Jean Hale
Biography
Biography
In 1960s America, few women more perfectly embodied the prevailing standard of sensual blond beauty than Jean Hale. It was a quality her strict Mormon family did not encourage her to exploit -- she withdrew from the Miss New York beauty pageant under pressure from her father. But when she was accepted into New York's Neighborhood Playhouse, it didn't take long for Hale to be noticed. She quickly got work as a model, and in 1960, when she was spotted dancing at the Playhouse, she was hired by TV's "Sing Along With Mitch" to do the same in front of a national audience. Hale's subsequent movie career had as many fits as starts. Not wanting to leave New York, Hale turned down a role in the high-profile Elizabeth Taylor vehicle "Butterflied Eight." Small parts in movies like "The Oscar" and TV shows such as "Hogan's Heroes" followed.
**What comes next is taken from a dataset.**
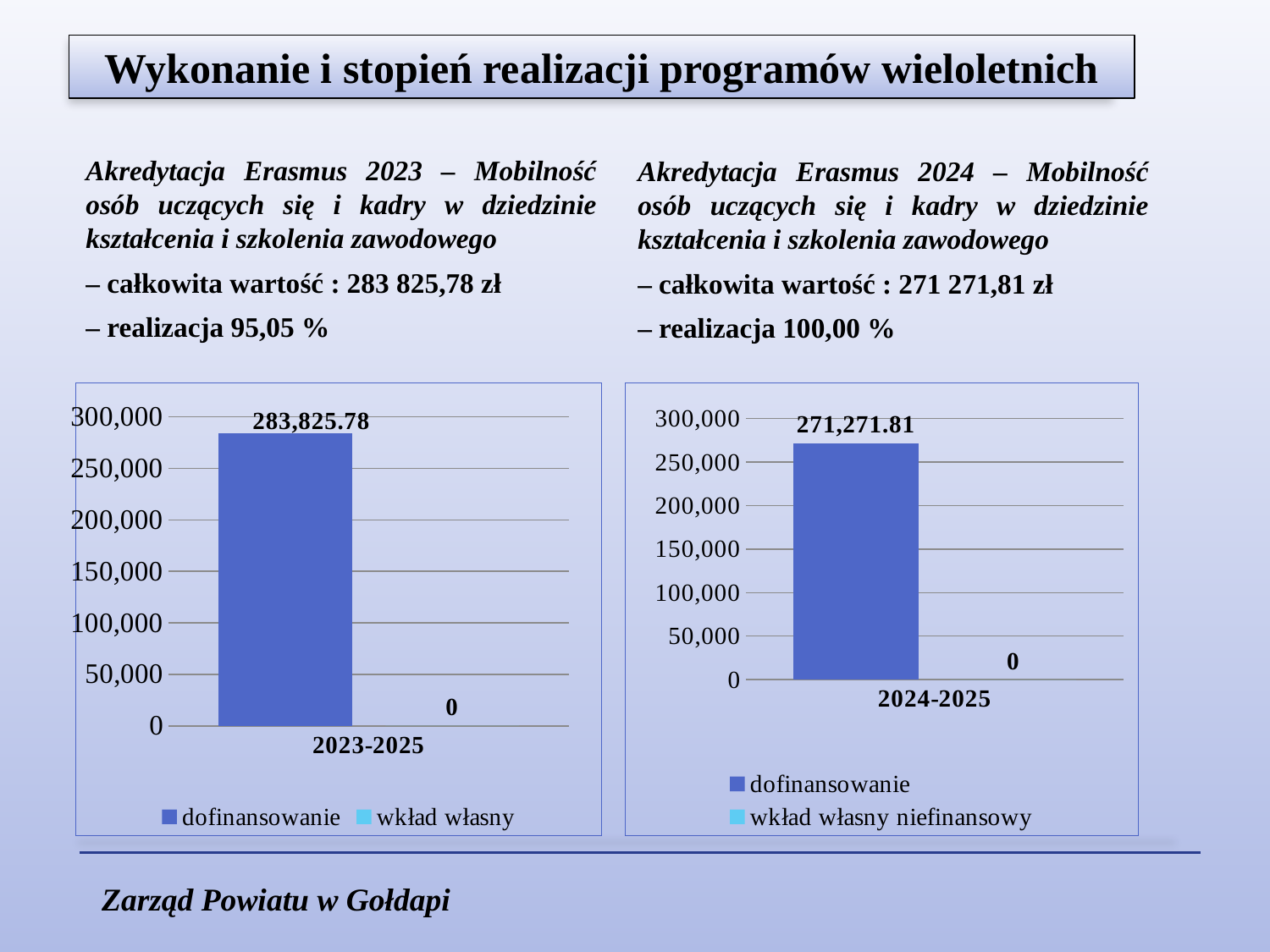
In the right chart, what is the value of dofinansowanie for 2024-2025? 271,271.81 In the right chart, what is the value of wkład własny niefinansowy for 2024-2025? 0 In the left chart, what is the value of wkład własny for 2023-2025? 0 How many series does the legend of the left chart list? 2 Which is larger: dofinansowanie in the left chart (2023-2025) or dofinansowanie in the right chart (2024-2025)? dofinansowanie in the left chart (2023-2025) In the right chart, is the value of dofinansowanie greater or less than 250,000? greater In the left chart, what is the difference between dofinansowanie and wkład własny for 2023-2025? 283,825.78 In the left chart, which series has the higher value for 2023-2025? dofinansowanie What category label appears on the x axis of the right chart? 2024-2025 In the left chart, what is the value of dofinansowanie for 2023-2025? 283,825.78 How many categories are shown on the x axis of the left chart? 1 What kind of chart is the right chart? bar chart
Hale came tantalizingly close to snaring the plum part in what turned out to be a hit film, but ultimately it was Faye Dunaway who played Bonnie in the epochal "Bonnie and Clyde." In 1967 Hale was finally cast in two female leads -- one in the spy spoof "In Like Flint," the other in the mob movie "The Saint Valentine's Day Massacre." But when she refused to do a European tour for "In Like Flint," Hale was dropped by Twentieth Century Fox. Occasional work in television would continue for the next 20 years, but Hale's peak didn't outlast the é60s.